What’s our Lincoln Connection? As you all know, here in Illinois we are crazy about Abraham Lincoln. Illinois lawyers are no exception. As a group, we hold Lincoln writing contests, sponsor statues of Lincoln, and provide a Lincoln portrait to every courthouse in Illinois. So, in the spirit of the “Lincoln slept here” stories, our resident historian, Sean Tolley , shares Quinn Law & Mediation’s Lincoln Connection.

Justice David Overstreet and Judge Chris Webber present Abraham Lincoln’s portrait to the Crawford County Courthouse.

Professor Smith comes to Investigate

In 1939, George W. Smith, Professor Emeritus of History at Illinois State Teachers College in Carbondale (SIUC), came to the offices of Quinn Law and Mediation, LLC, looking for Abraham Lincoln.

Of course, the 106 year old house at 901 North Street that we call our “office” was then a 25 year old house called “home” by its builder and resident, Judge William T. Pace.
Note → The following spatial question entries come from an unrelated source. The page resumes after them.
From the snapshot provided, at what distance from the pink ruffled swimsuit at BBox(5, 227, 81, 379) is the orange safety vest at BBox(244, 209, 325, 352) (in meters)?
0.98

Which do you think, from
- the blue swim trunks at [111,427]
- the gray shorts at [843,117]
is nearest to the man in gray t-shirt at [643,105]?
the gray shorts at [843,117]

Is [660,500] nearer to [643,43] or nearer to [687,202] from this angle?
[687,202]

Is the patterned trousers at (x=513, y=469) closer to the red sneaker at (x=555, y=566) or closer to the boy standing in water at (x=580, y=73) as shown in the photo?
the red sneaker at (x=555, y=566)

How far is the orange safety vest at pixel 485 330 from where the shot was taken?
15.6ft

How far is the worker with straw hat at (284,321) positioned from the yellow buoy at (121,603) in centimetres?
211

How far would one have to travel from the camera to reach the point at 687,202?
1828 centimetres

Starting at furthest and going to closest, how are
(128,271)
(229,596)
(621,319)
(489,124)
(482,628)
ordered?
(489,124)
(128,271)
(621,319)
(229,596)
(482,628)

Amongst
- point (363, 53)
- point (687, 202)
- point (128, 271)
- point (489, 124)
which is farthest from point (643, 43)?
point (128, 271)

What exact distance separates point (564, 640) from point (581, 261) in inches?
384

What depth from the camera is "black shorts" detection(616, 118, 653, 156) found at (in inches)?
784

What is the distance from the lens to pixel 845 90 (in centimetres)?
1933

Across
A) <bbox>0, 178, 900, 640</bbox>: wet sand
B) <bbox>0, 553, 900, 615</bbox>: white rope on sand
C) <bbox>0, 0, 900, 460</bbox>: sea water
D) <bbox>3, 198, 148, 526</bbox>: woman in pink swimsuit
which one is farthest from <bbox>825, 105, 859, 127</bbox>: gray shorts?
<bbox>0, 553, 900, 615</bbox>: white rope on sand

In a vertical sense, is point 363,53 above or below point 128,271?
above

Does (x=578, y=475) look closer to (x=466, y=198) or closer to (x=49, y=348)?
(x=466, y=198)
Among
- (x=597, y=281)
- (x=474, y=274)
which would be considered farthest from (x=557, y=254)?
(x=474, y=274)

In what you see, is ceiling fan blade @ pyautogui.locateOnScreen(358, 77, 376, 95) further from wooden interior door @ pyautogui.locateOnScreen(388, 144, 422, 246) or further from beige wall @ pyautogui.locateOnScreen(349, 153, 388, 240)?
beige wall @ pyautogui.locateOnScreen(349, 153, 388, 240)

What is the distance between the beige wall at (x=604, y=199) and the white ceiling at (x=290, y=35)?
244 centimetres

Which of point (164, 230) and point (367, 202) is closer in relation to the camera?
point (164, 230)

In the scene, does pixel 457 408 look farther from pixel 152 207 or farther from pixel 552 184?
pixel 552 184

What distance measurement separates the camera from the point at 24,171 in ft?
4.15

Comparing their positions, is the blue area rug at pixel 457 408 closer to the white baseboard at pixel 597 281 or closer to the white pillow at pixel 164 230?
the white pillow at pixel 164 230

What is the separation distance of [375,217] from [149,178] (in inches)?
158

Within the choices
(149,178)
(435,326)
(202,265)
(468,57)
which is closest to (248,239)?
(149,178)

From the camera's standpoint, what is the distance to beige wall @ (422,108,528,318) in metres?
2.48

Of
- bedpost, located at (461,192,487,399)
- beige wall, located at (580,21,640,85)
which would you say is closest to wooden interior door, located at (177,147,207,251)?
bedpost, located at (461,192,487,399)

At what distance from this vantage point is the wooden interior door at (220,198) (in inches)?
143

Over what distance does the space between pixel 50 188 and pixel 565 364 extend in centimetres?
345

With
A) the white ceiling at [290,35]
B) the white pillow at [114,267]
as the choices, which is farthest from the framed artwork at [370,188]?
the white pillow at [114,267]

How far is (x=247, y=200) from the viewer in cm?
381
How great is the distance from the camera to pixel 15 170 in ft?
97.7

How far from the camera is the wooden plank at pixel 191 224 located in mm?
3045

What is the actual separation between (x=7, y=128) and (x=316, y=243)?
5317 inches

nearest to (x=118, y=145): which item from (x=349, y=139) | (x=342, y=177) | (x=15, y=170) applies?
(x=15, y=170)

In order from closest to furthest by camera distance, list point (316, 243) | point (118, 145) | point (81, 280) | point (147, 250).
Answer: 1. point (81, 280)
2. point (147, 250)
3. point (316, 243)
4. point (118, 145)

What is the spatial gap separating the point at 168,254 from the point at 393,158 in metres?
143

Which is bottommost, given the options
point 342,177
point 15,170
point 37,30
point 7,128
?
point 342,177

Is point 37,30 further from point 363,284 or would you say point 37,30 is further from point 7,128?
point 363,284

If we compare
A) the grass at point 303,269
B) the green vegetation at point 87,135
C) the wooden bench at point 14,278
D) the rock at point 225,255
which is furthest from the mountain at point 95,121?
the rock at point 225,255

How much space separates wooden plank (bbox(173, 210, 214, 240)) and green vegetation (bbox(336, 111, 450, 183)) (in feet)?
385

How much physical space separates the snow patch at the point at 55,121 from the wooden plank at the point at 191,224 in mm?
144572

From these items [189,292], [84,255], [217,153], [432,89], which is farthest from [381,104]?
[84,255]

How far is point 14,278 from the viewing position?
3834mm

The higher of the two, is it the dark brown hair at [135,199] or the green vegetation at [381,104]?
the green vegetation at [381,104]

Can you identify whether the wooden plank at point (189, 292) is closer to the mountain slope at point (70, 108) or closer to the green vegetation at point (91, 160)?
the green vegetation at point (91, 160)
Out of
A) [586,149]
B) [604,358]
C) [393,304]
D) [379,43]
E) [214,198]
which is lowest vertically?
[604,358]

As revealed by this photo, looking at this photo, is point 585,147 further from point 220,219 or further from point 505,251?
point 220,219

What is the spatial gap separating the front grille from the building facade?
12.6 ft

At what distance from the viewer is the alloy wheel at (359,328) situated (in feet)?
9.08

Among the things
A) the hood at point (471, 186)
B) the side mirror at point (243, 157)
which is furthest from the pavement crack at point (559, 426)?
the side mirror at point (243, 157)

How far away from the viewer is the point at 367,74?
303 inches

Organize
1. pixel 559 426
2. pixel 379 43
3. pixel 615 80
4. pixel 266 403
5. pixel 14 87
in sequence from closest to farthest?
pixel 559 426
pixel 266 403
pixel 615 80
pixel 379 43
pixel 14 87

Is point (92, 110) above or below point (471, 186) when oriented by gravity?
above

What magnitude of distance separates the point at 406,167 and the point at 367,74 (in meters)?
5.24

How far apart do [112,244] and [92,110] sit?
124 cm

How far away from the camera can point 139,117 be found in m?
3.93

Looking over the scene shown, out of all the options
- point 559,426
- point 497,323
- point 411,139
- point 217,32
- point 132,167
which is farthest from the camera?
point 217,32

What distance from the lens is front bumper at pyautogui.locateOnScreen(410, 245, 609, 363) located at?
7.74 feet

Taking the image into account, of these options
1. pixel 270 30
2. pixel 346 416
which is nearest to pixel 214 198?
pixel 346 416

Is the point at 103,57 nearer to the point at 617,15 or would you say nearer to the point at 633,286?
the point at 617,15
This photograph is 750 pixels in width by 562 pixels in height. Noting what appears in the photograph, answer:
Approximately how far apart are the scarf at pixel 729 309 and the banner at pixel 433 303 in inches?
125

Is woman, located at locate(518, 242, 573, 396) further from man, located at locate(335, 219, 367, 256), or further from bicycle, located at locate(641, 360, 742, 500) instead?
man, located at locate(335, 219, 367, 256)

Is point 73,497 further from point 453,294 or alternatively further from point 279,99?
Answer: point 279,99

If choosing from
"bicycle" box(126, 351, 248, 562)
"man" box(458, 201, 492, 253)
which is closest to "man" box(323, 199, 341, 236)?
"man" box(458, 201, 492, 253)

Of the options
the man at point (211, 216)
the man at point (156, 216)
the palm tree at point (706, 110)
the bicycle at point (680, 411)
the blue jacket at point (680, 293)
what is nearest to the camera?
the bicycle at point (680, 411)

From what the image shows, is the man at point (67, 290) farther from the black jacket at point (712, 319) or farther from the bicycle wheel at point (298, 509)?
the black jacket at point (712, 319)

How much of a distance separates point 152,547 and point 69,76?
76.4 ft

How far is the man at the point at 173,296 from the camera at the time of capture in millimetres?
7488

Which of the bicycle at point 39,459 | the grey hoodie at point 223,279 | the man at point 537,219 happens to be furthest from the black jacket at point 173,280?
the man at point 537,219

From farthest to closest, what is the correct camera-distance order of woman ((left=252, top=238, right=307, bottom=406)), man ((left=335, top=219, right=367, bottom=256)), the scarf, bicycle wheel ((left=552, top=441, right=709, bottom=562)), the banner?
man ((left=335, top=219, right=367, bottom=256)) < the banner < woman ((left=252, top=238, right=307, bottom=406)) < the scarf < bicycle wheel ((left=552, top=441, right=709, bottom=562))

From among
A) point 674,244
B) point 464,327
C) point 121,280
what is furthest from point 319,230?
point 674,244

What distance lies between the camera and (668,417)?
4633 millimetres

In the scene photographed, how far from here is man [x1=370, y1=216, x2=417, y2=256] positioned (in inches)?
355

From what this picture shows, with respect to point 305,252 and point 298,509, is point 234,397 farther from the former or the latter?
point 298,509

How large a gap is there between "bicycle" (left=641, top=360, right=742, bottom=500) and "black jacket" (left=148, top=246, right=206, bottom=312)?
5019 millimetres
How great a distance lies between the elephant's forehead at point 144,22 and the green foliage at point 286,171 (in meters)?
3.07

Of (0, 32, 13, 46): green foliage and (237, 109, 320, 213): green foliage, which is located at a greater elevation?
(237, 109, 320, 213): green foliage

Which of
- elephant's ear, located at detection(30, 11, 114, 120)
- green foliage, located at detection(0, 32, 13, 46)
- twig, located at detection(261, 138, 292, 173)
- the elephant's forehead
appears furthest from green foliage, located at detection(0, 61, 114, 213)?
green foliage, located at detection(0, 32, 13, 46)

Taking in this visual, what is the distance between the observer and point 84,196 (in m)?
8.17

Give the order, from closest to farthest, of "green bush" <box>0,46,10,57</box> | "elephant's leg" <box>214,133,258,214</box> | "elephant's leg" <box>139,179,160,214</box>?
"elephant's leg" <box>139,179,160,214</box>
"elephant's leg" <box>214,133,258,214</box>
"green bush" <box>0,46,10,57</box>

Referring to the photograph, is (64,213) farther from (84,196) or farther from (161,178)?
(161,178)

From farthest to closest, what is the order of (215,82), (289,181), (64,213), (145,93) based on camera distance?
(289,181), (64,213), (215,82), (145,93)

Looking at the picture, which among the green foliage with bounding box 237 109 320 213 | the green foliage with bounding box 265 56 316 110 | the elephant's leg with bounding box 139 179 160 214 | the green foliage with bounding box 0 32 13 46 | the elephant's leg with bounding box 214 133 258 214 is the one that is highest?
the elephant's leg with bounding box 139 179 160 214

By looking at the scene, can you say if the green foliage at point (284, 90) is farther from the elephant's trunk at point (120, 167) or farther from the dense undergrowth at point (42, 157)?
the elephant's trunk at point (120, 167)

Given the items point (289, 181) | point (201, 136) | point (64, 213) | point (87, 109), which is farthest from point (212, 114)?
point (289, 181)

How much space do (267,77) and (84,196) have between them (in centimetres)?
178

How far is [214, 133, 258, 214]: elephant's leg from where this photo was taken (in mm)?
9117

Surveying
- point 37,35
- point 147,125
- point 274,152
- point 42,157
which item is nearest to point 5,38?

Judge Pace, referred to as “Willie” in John Wall’s 1909 History of Jefferson County, served two terms as county judge in the 1880s. When Professor Smith visited in 1939, he found Judge Pace to be “hale and hearty, a walking cyclopedia, approaching his 86th birthday.”

Professor Smith had come to Mt. Vernon as part of his research for an upcoming book When Lincoln Came to Egypt. He had come to see Judge Pace because his grandfather, Harvey T. Pace had been “one of Lincoln’s co-laborer’s in the 9th, 10th, and 11th sessions of the legislature,” serving two and a half terms as a Democrat in the Illinois House of Representatives. Harvey T. Pace had cultivated a close friendship with the lanky Whig from Sangamon County.

The Pace family of Mt. Vernon was one of the earlier families that settled in the region. Harvey T. Pace was a young man of twenty or more at the time of the arrival of the family from Kentucky. His eldest son, James M. Pace, was born in 1826 and a grandson, William T. Pace, was born December 22, 1853. Harvey T. Pace became moderately wealthy operating a general goods store on the southwest corner of Tenth and Main streets in Mt. Vernon.

Lincoln Comes to Town

Lincoln found occasion to come to Mt. Vernon oftener perhaps than to any other city in Southern Illinois. Lincoln served in the 9th, 10th, and 11th sessions of the legislature with Harvey T. Pace of Mt. Vernon. And while these two men were of different political faiths, they were warm personal friends.

The sittings of the supreme court for the Southern supreme district were held in Mt. Vernon from 1848 to 1870, after which they were moved to Springfield. Lincoln’s duties as an attorney brought him to this Egyptian city. On the occasions of his visits, he was always a welcome caller at the home of Harvey T. Pace, a wealthy, generous Kentuckian.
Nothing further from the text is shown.